In this paper, two novel classes of implicit exponential Runge-Kutta (ERK) methods are studied for solving highly oscillatory systems. Firstly, we analyze the symplectic conditions for two kinds of exponential integrators and obtain the symplectic method. In order to effectively solve highly oscillatory problems, we try to design the highly accurate implicit ERK integrators.
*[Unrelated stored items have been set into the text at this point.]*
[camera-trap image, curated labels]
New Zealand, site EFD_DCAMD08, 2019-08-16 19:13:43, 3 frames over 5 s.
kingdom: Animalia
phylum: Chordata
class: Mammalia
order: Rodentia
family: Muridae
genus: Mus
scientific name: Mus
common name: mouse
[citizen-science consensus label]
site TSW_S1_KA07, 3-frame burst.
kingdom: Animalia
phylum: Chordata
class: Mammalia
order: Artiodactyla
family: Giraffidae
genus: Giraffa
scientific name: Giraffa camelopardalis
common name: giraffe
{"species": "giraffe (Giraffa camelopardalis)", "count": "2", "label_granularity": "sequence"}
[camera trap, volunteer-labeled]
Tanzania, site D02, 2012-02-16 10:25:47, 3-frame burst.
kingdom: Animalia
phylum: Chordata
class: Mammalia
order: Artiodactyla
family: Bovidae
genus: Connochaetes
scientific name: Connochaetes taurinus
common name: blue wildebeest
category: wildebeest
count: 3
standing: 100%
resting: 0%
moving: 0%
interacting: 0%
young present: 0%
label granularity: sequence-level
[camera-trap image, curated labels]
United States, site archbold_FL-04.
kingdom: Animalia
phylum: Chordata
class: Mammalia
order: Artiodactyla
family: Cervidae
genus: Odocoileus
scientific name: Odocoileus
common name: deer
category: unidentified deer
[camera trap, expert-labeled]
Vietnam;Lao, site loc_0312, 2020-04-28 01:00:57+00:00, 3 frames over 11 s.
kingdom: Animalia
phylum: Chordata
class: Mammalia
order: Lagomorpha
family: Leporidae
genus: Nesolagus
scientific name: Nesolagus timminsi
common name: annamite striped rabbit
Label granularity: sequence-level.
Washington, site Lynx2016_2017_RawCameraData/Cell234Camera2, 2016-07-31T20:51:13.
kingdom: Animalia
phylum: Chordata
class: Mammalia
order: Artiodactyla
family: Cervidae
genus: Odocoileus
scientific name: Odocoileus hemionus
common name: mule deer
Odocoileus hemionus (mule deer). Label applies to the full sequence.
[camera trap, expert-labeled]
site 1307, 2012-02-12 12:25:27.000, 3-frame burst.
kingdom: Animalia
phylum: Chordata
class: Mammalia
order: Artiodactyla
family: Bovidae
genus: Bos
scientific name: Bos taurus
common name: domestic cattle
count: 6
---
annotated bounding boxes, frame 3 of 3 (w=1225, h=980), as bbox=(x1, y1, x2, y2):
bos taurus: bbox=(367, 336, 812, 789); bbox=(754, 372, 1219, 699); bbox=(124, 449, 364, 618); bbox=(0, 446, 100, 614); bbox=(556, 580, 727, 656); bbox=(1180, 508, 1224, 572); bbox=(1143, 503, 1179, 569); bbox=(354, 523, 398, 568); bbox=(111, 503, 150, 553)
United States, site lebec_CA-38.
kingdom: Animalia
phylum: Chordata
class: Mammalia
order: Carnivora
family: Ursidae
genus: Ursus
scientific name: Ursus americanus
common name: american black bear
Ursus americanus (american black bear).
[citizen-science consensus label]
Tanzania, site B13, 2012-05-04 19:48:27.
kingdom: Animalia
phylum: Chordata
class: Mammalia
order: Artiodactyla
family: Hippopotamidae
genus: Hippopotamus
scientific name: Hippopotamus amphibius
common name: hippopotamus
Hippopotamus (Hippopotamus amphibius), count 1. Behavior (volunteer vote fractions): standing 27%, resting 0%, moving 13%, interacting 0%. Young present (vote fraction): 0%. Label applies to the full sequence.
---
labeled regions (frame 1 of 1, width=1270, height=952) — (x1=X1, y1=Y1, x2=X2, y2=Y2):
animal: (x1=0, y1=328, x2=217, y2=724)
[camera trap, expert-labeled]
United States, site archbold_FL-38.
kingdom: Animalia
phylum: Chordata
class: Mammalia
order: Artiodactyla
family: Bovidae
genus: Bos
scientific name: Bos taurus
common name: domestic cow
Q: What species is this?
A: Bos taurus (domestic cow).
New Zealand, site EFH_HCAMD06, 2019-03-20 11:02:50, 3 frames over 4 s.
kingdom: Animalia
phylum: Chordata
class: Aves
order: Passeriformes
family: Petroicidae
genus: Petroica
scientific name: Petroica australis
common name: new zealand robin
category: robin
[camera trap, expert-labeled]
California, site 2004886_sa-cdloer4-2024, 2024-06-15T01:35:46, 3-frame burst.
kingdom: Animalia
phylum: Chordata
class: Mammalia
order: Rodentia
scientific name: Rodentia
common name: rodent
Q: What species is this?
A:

By comparing the Taylor series of numerical solution with exact solution, it can be verified that the order conditions of two new kinds of exponential methods are identical to classical Runge-Kutta (RK) methods, which implies that using the coefficients of RK methods, some highly accurate numerical methods are directly formulated. Furthermore, we also investigate the linear stability regions for these exponential methods. Finally, numerical results not only display the long time energy preservation of the symplectic method, but also illustrate the accuracy and efficiency of these formulated methods in comparison with standard ERK methods.

翻译：本文研究了两类新型隐式指数龙格-库塔(ERK)方法，用于求解高振荡系统。首先，我们分析了两种指数积分器的辛条件，并得到了辛方法。为有效求解高振荡问题，我们尝试设计高精度隐式ERK积分器。通过比较数值解与精确解的泰勒级数，可验证两类新型指数方法的阶条件与经典龙格-库塔(RK)方法一致，这意味着利用RK方法的系数可直接构造出若干高精度数值方法。此外，我们还研究了这些指数方法的线性稳定区域。最后，数值结果不仅展示了辛方法长期能量保持的特性，而且通过与标准ERK方法的对比，说明了所构造方法的精度和效率。